** Work to complete **
[1] Write down the part of the blood sugar comment thread from "It just boggled" up to and including "health care provider?", word for word.
[2] Pick up the blood sugar comment thread after its final sentence and carry it on.

** Exercise text **
--------------------------------------------------
It just boggled me that you could complete your entire math requirement without seeing a single number. Other than the ones telling you what page you were on.
 
posted by [identity profile] jhayman.livejournal.com at 10:33pm on 2005-08-26
I would seriously suggest following up on the blood sugar. 150 (mg/dl) is NOT what a normal person would show even after what you ate. Mind you the time between eating and showing up in the serum does matter. If you tested truly JUST after eating the cookies, then it's time to worry. It takes a little time for the cookies to be digested and the sugars absorbed by your intestine. The postprandial dip could be related or a separate entity.

See your health care provider, please?

 
posted by [identity profile] dglenn.livejournal.com at 02:45am on 2005-08-27
Uh, what health care provider?

(That's part of my problem: no insurance/HMO/etc., and no regular health care. Not a good situation. No way to get new prescriptions for drugs that I know work. Big incentive to delay checking out things that aren't Immediately Scary (which probably means a reduced life expetancy due to poverty unless I get lucky, but I've avoided Googling the stats on that). And the jury comissioner wants a note from my nonexistent doctor saying I really do have fibromyalgia. Feh.)
--------------------------------------------------
** Input data **
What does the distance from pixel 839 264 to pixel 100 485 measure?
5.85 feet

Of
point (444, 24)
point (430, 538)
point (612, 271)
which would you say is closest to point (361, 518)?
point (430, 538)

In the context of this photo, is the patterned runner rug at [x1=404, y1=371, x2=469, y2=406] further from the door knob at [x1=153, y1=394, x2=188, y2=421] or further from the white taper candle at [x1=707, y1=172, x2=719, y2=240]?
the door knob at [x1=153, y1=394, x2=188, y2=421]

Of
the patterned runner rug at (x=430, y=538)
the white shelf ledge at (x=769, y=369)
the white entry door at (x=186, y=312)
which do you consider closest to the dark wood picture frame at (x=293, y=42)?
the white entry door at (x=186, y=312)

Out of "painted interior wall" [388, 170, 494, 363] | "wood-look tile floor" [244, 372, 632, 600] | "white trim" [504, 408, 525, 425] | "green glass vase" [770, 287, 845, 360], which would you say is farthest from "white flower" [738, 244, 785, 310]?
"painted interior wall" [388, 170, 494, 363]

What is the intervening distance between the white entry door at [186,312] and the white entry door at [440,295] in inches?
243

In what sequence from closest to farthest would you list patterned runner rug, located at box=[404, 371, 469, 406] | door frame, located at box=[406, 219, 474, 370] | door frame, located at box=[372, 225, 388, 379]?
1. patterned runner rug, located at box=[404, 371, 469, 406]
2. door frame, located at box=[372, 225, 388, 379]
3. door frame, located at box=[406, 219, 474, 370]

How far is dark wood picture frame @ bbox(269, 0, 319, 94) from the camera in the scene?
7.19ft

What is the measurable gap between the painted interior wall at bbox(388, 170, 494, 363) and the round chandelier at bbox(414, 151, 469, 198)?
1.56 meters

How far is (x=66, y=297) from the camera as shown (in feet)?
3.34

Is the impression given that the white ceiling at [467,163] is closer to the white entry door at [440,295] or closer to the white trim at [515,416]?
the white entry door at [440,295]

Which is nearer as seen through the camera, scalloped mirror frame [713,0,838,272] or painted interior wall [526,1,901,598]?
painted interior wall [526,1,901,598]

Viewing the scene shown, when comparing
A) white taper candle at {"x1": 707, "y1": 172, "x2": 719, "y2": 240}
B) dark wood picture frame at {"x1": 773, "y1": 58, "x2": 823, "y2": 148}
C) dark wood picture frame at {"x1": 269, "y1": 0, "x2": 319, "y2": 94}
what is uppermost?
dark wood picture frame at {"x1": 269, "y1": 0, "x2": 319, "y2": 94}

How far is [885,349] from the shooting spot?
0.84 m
--------------------------------------------------
** Responses for each task **
[1]
It just boggled me that you could complete your entire math requirement without seeing a single number. Other than the ones telling you what page you were on.
 
posted by [identity profile] jhayman.livejournal.com at 10:33pm on 2005-08-26
I would seriously suggest following up on the blood sugar. 150 (mg/dl) is NOT what a normal person would show even after what you ate. Mind you the time between eating and showing up in the serum does matter. If you tested truly JUST after eating the cookies, then it's time to worry. It takes a little time for the cookies to be digested and the sugars absorbed by your intestine. The postprandial dip could be related or a separate entity.

See your health care provider, please?

 
posted by [identity profile] dglenn.livejournal.com at 02:45am on 2005-08-27
Uh, what health care provider?

[2]
Hmm. I left camp at 21:30, ate the last of the cookies in the car, got to the emergency room at 22:25, and was there until 1:30; I don't remember at what point they drew the blood, but it was after triage, admitting, a wait in the waiting room, a short wait in the examination room, and a few attempts to get my veins to cooperate. I think the stick was after the CAT scan; maybe [livejournal.com profile] anniemal can remember more clearly. So I hadn't just finished the cookies. I do know it was after the codeine/caffeine/aspirin combo I'd taken earlier had started wearing off. And it was a lot of cookies.
 
posted by [identity profile] blueeowyn.livejournal.com at 03:04pm on 2005-08-30
I know that one of my friends who is hypoglycemic will get shaky if s/he doesn't eat and get VERY sleepy after eating if the food eaten is high in carbs (or medium in carbs but low in protein). S/he can balance the sleepies from the carbs by upping the protein (and using complex carbs instead of simple ones).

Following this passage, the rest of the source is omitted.